Sant Rafel de sa Creu is located in the south of the municipality, close to the border with Ibiza Town, and is considered to be one of the first settlements on the island. To the north, lies the village of Sant Mateu d'Albarca. More to the north is Santa Agnès de Corona, surrounded by almond trees and near a popular hiking trail that leads to the Las Puertas del Cielo viewpoint, offering views of the sea and cliffs.

==Attractions==
Sant Antoni de Portmany has cultural landmarks and natural attractions. They include the Sant Antonio church, originally built in 1385 as a fortress against pirate attacks, and the nearby Coves Blanques lighthouse, built in the late 19th century, now used as an exhibition space. Just north of the municipality center, the Cap Blanc Aquarium, which served as a lobster nursery, displays local marine life and has weekend sardine tastings. Northwards along the coast, the Ses Fontanelles cave has Punic-era cave paintings discovered in 1917.

The coastline around Sant Antoni de Portmany is filled with beaches and coves. Playa de S'Arenal is the main urban beach and to the north are the two coves Cala Gració and Cala Gracioneta, with the latter hosting the famous El Chiringuito restaurant, popular with nudists. Even further north are the two secluded coves Cala Salada and Cala Saladeta, which are known for their shimmering waters and golden sands, but are difficult to access. Nearby is also Punta Galera, a smooth rock platform, which is popular for cliff diving.

==Demographics==
According to an evaluation by the Spanish National Statistics Institute, Sant Antoni de Portmany had a population of 28,884 in 2024, reflecting a steady growth from the 27,582 residents recorded in the 2021 official Spanish census. This represents a population average annual increase of approximately 1.6% over the three-year period. The municipality covers an area of 126.8 km², resulting in a population density of around 227.8 inhabitants per square kilometre.

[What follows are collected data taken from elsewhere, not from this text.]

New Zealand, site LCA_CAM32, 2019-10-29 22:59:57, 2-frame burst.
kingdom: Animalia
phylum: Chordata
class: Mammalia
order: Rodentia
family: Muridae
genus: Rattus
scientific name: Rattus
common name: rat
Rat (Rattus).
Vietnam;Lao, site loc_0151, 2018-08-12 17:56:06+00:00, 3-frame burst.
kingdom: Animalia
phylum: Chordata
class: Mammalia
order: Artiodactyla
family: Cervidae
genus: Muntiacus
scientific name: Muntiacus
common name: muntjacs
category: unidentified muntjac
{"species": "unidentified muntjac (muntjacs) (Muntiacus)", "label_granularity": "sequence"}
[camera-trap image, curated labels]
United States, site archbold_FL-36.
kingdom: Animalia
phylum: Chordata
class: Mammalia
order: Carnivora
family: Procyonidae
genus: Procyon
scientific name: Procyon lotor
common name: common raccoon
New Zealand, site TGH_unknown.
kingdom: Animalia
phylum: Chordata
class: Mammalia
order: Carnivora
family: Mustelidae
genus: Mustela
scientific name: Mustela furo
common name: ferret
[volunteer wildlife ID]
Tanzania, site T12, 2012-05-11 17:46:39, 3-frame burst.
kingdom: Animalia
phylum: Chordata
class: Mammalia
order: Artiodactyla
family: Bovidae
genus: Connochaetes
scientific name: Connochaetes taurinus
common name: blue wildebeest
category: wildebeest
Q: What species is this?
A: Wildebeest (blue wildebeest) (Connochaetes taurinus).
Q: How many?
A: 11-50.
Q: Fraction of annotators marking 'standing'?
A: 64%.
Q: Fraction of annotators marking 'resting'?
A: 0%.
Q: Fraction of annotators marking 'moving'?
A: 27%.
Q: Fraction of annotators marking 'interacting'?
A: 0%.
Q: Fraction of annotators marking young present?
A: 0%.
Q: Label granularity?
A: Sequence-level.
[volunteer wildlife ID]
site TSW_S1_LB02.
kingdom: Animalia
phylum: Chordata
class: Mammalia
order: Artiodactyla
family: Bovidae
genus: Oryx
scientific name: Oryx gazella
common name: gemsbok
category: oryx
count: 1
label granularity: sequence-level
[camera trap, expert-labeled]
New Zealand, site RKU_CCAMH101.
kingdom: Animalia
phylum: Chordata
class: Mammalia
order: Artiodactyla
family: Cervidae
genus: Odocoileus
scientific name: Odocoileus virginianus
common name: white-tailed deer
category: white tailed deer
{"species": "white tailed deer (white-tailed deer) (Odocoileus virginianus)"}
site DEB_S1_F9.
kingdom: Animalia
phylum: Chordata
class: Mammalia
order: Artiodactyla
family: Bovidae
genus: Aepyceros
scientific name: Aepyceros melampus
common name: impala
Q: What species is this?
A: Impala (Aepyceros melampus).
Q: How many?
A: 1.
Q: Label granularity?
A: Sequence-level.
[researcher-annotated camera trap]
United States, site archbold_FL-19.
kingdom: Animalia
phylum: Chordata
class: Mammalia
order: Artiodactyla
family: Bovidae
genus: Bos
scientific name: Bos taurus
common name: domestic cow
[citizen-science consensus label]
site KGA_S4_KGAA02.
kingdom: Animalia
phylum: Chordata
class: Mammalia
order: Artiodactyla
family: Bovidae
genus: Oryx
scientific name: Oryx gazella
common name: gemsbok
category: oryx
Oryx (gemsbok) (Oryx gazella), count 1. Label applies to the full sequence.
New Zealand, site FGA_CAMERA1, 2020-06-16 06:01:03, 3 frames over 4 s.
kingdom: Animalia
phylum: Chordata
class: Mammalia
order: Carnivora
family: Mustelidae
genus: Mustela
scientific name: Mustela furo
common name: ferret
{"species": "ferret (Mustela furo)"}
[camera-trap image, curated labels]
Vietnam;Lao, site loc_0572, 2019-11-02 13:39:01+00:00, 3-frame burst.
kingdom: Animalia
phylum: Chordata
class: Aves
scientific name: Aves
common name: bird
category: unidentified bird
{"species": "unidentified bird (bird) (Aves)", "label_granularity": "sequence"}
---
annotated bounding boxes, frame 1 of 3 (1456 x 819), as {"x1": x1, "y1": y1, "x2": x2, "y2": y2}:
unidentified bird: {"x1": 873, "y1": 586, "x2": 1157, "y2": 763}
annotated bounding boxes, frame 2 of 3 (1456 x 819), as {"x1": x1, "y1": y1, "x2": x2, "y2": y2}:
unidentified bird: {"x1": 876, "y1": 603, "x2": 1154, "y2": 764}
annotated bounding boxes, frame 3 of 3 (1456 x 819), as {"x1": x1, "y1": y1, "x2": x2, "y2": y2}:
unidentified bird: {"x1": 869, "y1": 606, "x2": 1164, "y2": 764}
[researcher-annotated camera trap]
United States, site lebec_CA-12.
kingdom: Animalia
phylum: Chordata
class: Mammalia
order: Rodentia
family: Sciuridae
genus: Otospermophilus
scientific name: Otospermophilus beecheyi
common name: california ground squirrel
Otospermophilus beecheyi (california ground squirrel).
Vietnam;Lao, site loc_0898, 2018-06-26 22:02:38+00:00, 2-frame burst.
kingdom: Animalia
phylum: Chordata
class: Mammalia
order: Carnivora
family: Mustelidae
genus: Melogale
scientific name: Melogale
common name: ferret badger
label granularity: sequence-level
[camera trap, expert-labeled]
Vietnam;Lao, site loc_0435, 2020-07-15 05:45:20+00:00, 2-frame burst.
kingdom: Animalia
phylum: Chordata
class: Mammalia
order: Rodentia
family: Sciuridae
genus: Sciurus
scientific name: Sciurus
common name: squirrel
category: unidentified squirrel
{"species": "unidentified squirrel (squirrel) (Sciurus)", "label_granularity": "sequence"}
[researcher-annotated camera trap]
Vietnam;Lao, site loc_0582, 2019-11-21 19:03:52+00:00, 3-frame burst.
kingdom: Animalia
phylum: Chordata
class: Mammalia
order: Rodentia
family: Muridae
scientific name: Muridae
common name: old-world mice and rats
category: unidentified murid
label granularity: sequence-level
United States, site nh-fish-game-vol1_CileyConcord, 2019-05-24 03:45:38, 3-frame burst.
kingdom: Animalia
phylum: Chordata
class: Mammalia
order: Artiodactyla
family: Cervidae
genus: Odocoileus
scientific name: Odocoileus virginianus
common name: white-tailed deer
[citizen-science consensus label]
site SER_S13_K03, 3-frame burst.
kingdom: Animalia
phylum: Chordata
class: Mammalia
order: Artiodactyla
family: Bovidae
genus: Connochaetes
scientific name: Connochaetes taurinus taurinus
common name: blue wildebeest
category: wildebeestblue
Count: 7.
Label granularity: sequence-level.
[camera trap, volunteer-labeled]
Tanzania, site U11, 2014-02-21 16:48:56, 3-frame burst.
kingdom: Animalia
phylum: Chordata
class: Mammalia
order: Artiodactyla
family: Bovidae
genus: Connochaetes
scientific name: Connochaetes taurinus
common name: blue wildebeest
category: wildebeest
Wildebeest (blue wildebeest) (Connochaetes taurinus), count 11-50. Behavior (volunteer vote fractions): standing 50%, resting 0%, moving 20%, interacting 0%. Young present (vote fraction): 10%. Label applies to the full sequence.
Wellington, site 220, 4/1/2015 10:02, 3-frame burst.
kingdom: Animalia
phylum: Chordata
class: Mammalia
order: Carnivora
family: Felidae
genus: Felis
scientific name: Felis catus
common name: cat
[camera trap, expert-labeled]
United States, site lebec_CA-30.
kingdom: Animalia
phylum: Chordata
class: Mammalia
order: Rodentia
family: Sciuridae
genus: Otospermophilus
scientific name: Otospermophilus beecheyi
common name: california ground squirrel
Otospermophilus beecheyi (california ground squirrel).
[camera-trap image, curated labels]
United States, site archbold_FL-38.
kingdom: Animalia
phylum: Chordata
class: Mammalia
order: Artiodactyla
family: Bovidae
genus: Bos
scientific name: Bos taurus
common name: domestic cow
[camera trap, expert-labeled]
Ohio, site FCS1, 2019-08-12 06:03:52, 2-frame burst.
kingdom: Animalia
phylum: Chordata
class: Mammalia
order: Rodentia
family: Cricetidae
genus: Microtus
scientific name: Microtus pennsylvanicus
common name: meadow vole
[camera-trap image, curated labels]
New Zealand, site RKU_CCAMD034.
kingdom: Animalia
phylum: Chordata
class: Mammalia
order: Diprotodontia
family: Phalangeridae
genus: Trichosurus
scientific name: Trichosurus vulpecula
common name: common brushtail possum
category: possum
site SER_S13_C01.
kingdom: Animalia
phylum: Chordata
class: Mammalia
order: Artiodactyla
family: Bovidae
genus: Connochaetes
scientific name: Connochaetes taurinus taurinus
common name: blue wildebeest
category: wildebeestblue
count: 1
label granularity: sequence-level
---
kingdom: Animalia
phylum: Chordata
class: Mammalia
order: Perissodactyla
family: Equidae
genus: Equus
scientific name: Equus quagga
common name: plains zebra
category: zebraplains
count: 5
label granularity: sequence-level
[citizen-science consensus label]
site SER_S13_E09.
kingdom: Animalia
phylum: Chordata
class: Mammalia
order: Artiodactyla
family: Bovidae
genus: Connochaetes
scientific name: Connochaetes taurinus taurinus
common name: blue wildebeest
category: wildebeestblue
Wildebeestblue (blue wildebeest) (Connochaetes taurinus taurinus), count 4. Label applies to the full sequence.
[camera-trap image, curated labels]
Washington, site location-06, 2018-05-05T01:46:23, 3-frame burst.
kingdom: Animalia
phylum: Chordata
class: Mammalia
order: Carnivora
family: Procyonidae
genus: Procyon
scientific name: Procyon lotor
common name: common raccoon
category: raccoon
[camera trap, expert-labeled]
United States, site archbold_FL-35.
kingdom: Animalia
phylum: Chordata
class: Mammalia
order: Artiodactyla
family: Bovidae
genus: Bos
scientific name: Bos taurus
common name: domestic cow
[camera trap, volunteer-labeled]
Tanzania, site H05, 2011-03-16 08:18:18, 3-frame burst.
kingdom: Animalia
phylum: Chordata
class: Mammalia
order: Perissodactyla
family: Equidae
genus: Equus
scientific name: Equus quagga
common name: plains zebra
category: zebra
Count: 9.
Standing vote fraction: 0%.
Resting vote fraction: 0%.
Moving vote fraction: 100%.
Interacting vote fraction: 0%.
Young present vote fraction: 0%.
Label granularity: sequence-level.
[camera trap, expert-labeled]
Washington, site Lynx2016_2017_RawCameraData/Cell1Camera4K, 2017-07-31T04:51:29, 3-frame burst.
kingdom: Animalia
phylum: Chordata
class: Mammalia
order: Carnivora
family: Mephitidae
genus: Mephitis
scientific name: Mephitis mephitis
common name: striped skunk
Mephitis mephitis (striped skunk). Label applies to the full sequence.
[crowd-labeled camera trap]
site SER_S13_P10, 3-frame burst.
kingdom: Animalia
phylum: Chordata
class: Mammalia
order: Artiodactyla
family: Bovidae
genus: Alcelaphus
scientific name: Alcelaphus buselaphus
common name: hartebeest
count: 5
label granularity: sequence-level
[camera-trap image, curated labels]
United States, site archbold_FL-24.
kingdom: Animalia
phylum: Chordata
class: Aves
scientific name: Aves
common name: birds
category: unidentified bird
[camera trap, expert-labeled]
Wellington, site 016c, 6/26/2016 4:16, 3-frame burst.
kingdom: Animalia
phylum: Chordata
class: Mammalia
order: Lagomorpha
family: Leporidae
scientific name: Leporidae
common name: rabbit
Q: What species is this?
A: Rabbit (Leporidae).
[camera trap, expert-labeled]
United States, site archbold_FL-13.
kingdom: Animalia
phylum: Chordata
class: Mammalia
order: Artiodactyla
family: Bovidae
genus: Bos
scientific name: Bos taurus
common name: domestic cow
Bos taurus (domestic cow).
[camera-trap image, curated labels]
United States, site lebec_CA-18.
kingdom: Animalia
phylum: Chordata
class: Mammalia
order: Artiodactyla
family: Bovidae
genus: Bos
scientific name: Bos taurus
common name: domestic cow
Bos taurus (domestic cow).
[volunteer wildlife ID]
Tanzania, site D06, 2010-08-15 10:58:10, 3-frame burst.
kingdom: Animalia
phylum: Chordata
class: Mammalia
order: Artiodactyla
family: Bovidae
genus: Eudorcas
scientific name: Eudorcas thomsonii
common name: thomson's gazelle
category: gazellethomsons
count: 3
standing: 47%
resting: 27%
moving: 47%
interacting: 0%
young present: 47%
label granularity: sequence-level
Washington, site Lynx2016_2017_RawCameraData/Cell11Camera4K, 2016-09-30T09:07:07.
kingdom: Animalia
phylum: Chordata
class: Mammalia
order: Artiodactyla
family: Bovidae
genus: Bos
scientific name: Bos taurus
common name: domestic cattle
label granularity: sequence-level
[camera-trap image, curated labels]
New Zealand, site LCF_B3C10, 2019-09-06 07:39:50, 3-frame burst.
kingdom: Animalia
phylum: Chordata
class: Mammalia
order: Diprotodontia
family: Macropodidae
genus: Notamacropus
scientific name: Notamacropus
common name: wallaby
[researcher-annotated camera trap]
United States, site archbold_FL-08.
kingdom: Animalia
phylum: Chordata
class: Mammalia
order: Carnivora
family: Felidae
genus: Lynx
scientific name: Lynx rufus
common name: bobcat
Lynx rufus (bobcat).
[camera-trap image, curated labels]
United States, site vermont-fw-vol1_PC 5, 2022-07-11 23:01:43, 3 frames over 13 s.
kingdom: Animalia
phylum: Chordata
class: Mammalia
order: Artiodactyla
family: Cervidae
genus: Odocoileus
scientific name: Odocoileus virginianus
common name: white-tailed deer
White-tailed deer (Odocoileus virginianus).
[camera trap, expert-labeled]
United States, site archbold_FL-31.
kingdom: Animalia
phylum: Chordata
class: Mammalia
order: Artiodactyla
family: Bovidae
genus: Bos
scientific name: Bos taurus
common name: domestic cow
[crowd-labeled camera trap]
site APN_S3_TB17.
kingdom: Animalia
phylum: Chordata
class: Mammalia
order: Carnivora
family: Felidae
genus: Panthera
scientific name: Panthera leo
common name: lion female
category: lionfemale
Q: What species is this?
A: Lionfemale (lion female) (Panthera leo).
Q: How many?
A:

The population structure of Sant Antoni de Portmany is fairly balanced in terms of gender, with men accounting for 15,085 individuals (52.2%) and women fewer at 13,799 (47.8%). The age distribution shows a predominantly working-age population, with 69.3% of residents between 18 and 64 years old. Children under 18 make up 17.2% of the population, while seniors aged 65 and over represent 13.5%.

The population is notably diverse with Spanish citizens making up the majority, accounting for 73.5% (21,221 people) of the population. The remaining residents include nationals from the European Union (8.6%), other European countries (2.8%), Africa (5.5%), the Americas (8.2%), and Asia and Oceania (1.4%). A slightly different pattern emerges when considering country of birth. While 66.8% of residents were born in Spain, a significant proportion were born abroad, particularly in the Americas (14.4%), followed by Africa (6.6%) and the European Union (7%). Smaller groups hail from the rest of Europe (3.1%) and Asia and Oceania (2%).

The localities of Sant Antoni de Portmany include the Municipality Seat of Sant Antoni de Portmany with a population of 21,939 estimated in 2023. The next largest locality with 672 residents is Sant Rafel de sa Creu, with other localities in the municipality including Can Llaudis, Can Tomàs, Can Pujolet, and Can Costa Redona.

==Administration and local government==
The municipal government of Sant Antoni de Portmany is led by mayor Marcos Serra Colomar of the local political group Partido Popular (PP).